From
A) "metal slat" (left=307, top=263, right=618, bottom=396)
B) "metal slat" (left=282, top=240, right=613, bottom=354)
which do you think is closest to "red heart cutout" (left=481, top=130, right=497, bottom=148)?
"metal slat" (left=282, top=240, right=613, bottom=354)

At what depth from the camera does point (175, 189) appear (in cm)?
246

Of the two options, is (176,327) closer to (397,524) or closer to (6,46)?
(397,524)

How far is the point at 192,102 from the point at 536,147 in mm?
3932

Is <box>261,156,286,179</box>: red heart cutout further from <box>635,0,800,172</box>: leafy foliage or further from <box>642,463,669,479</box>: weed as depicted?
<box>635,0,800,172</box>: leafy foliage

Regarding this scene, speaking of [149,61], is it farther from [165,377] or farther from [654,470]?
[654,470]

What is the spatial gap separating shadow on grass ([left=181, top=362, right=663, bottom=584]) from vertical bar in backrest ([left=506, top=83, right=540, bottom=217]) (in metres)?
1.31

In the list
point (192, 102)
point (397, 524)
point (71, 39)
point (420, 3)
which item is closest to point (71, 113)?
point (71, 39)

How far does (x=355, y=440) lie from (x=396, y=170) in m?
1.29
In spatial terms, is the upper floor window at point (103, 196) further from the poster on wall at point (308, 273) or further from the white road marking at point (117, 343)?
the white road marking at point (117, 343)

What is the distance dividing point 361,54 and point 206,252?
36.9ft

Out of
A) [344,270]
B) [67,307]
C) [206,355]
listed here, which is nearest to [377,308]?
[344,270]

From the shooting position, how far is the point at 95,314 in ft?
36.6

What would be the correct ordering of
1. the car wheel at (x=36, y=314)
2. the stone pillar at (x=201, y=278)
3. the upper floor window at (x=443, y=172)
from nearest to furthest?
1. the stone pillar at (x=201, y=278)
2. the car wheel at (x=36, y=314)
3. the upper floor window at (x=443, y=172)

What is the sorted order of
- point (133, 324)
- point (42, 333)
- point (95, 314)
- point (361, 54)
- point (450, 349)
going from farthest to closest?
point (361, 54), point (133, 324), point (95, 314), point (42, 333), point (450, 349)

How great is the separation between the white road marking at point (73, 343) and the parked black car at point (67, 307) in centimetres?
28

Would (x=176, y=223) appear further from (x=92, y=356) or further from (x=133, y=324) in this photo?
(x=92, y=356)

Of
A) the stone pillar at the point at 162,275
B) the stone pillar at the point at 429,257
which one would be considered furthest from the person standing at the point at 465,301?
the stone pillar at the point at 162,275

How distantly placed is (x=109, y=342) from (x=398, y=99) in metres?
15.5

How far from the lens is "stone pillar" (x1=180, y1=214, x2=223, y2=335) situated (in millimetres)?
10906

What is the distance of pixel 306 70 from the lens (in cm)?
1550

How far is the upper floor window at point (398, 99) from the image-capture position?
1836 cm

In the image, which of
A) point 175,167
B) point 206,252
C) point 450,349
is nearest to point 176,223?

※

### WORK TO COMPLETE
Copy every item above word for word, keeping each line in its original order.

### SOLUTION
From
A) "metal slat" (left=307, top=263, right=618, bottom=396)
B) "metal slat" (left=282, top=240, right=613, bottom=354)
which do you think is closest to "red heart cutout" (left=481, top=130, right=497, bottom=148)?
"metal slat" (left=282, top=240, right=613, bottom=354)

At what depth from the camera does point (175, 189) appear (in cm)?
246

Of the two options, is (176,327) closer to (397,524) or closer to (6,46)?
(397,524)

How far is the point at 192,102 from the point at 536,147 in mm?
3932

Is <box>261,156,286,179</box>: red heart cutout further from <box>635,0,800,172</box>: leafy foliage or further from <box>642,463,669,479</box>: weed as depicted?
<box>635,0,800,172</box>: leafy foliage

Regarding this scene, speaking of [149,61], is it farther from [165,377] or farther from [654,470]?
[654,470]

What is the spatial gap separating shadow on grass ([left=181, top=362, right=663, bottom=584]) from vertical bar in backrest ([left=506, top=83, right=540, bottom=217]) (in metres)?
1.31

In the list
point (192, 102)
point (397, 524)
point (71, 39)
point (420, 3)
which item is closest to point (71, 113)?
point (71, 39)

How far does (x=355, y=440) lie from (x=396, y=170) in m?
1.29
In spatial terms, is the upper floor window at point (103, 196) further from the poster on wall at point (308, 273) or further from the white road marking at point (117, 343)?
the white road marking at point (117, 343)

What is the distance dividing point 361,54 and point 206,252?
36.9ft

Out of
A) [344,270]
B) [67,307]
C) [206,355]
listed here, which is nearest to [377,308]?
[344,270]

From the shooting position, how far is the point at 95,314 in ft?
36.6

What would be the correct ordering of
1. the car wheel at (x=36, y=314)
2. the stone pillar at (x=201, y=278)
3. the upper floor window at (x=443, y=172)
from nearest to furthest?
1. the stone pillar at (x=201, y=278)
2. the car wheel at (x=36, y=314)
3. the upper floor window at (x=443, y=172)

What is the sorted order of
- point (133, 324)
- point (42, 333)
- point (95, 314)
- point (361, 54)
- point (450, 349)
going from farthest to closest?
point (361, 54), point (133, 324), point (95, 314), point (42, 333), point (450, 349)

How great is the separation between the white road marking at point (73, 343) and the parked black car at point (67, 307) in centimetres?
28

Would (x=176, y=223) appear further from (x=92, y=356) or further from (x=133, y=324) in this photo?
(x=92, y=356)

Of
A) the stone pillar at the point at 162,275
B) the stone pillar at the point at 429,257
which one would be considered furthest from the person standing at the point at 465,301?
the stone pillar at the point at 162,275

How distantly placed is (x=109, y=342) from (x=398, y=99) in metres?
15.5

How far from the lens is "stone pillar" (x1=180, y1=214, x2=223, y2=335) situated (in millimetres)?
10906

What is the distance of pixel 306 70 from the lens (in cm)?
1550

How far is the upper floor window at point (398, 99) from the image-capture position?
1836 cm

In the image, which of
A) point 175,167
B) point 206,252
C) point 450,349
is nearest to point 176,223?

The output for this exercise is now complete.